Montréal ne profite pas assez de son savoir

Montréal possède des actifs importants en matière de savoir, notamment ses quatre universités, mais à partir de ceux-ci, elle ne dégage pas assez de valeur ajoutée. C'est la principale conclusion du rapport d'un Comité conseil sur Montréal, ville de savoir créé dans la foulée du sommet de Montréal, à l'initiative du recteur de l'UdeM, Robert Lacroix, qui y était chef de la délégation Éducation, santé et Recherche. Le comité, a notamment interrogé une centaine de Montréalais «de la génération montante». À la question «Montréal est-elle une ville de savoir? », 43 % d'entre eux se sont dits «ambivalents», 23 % ont carrément répondu non. Bref, 34 % seulement ont répondu par l'affirmative.

Pour ce groupe témoin, la principale faiblesse de Montréal, outre le déclin des infrastructures, est le fait que «le bassin d'emplois reste trop limité» dans les secteurs à fort contenu technologique, ce qui limite les possibilités de changer d'emploi. Par ailleurs, Montréal est peu présente dans les «services supérieurs», c'est-à-dire la comptabilité, le conseil en gestion, la finance, l'assurance et l'immobilier, tous des secteurs qui ne représentent que 7 % des emplois à Montréal contre 11 % à Toronto.
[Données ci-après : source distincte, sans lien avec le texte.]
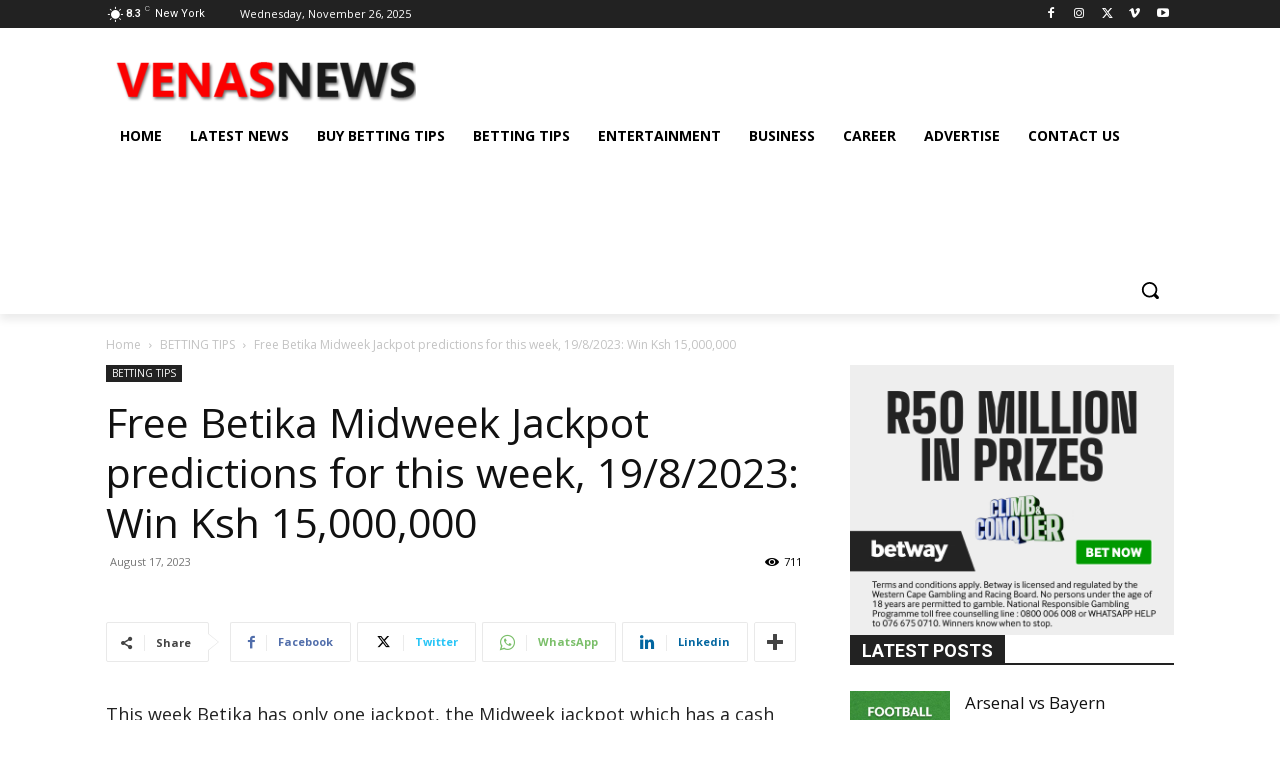

--- FILE ---
content_type: text/html
request_url: https://secure.betwaypartnersafrica.com/mediahandler/btag-P57941-PR38454-CM116969-TS189130/
body_size: -73
content:
document.write('<a href="https://www.betway.co.za/climb-and-conquer/?btag=P57941-PR38454-CM116969-TS189130&"; target="_blank"  rel="nofollow"><img src="https://secure.betwaypartnersafrica.com/imagehandler/e15310cc-4ce4-483a-95eb-03af6978b741/" border="0"  alt="" /></a>');

--- FILE ---
content_type: text/html; charset=UTF-8
request_url: https://venasnews.co.ke/wp-admin/admin-ajax.php?td_theme_name=Newspaper&v=12.7.3
body_size: -420
content:
{"77616":711}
Sur ce plan, Montréal se situe au dernier rang par rapport aux grandes villes américaines.

Une Baie-James du savoir

Le recteur Robert Lacroix a toutefois insisté, lundi, lors de la rencontre de presse qui a suivi la divulgation du rapport, pour dire que Montréal est tellement bien dotée en matière de recherche, qu'elle est l'équivalent d'une «Baie-James qui n'attend que d'être harnachée». Concrètement, la métropole occupe «le premier rang canadien pour le nombre de publications scientifiques et le nombre de professeurs-chercheurs universitaires». Aussi, comme le rapport le soulignait, la concentration d'étudiants universitaires y est presque équivalente à celle de Boston. On y signale également que Montréal détient des mandats de Recherche et de développement mondiaux pour des entreprises comme Ericsson, Merk Frost, Boehringer Ingeheim, BAE Systems, Rolls-Royce, Harris, Motorola et IBM.

Mais en définitive, les résultats en matière d'économie du savoir sont décevants. Par exemple, le maire de Montréal, Gérald Tremblay, qui participait à la rencontre, a fait remarquer que la métropole a peu de brevets octroyés per capita dans les domaines de pointe par rapport au reste de l'Amérique du Nord. Aussi, seulement 20 % des Montréalais possèdent un diplôme universitaire par rapport à une moyenne de 28 % pour les métropoles nord-américaines. Autre raison pour travailler contre le décrochage scolaire, d'une part. D'autre part, Montréal, qui accueille moins de diplômés universitaires que Toronto et Vancouver, doit rectifier le tir en cette matière. Par ailleurs, le maire Tremblay a confirmé au Devoir qu'il témoignera à la Commission sur le financement des universités, qui commencera ses travaux le 17 février, pour plaider la cause de Montréal, «ville universitaire».

Florida à Montréal

Le rapport, constituant d'abord une réflexion, ne comporte pas de plan d'action précis. Le maire et le recteur ont toutefois évoqué certains projets concrets pouvant s'inscrire dans cette réflexion: la Cité étudiante internationale, un projet de 240 millions dont on ne connaît pas encore l'emplacement, qui permettra à la fois de loger des étudiants et de lutter contre la crise du logement; «le quartier des spectacles», qui contribueraient à retenir les travailleurs du savoir à Montréal, eux qui sont des nomades très sensibles à la qualité de vie. Mais notons que la centaine de Montréalais interviewés par les auteurs du rapport ont tous répondu que Montréal serait la ville où ils choisiraient de s'établir «s'ils n'avaient aucune autre contrainte». Et ce, devant des cités comme New York, Boston, Paris et San Francisco. Devant de tels résultats, Gérald Tremblay a dit vouloir inviter à Montréal le fameux chercheur américain Richard Florida, connu entre autres pour son «indice bohémien» qui sert à mesurer la «concentration d'individus ayant des occupations de type créatif ou culturel». Sur ce plan, Montréal se classe au 10e rang des agglomérations de plus d'un million d'habitants. M. Tremblay estime que le chercheur «a peut-être raté quelque chose» et qu'il doit venir à Montréal pour mieux s'imbiber de la réalité montréalaise.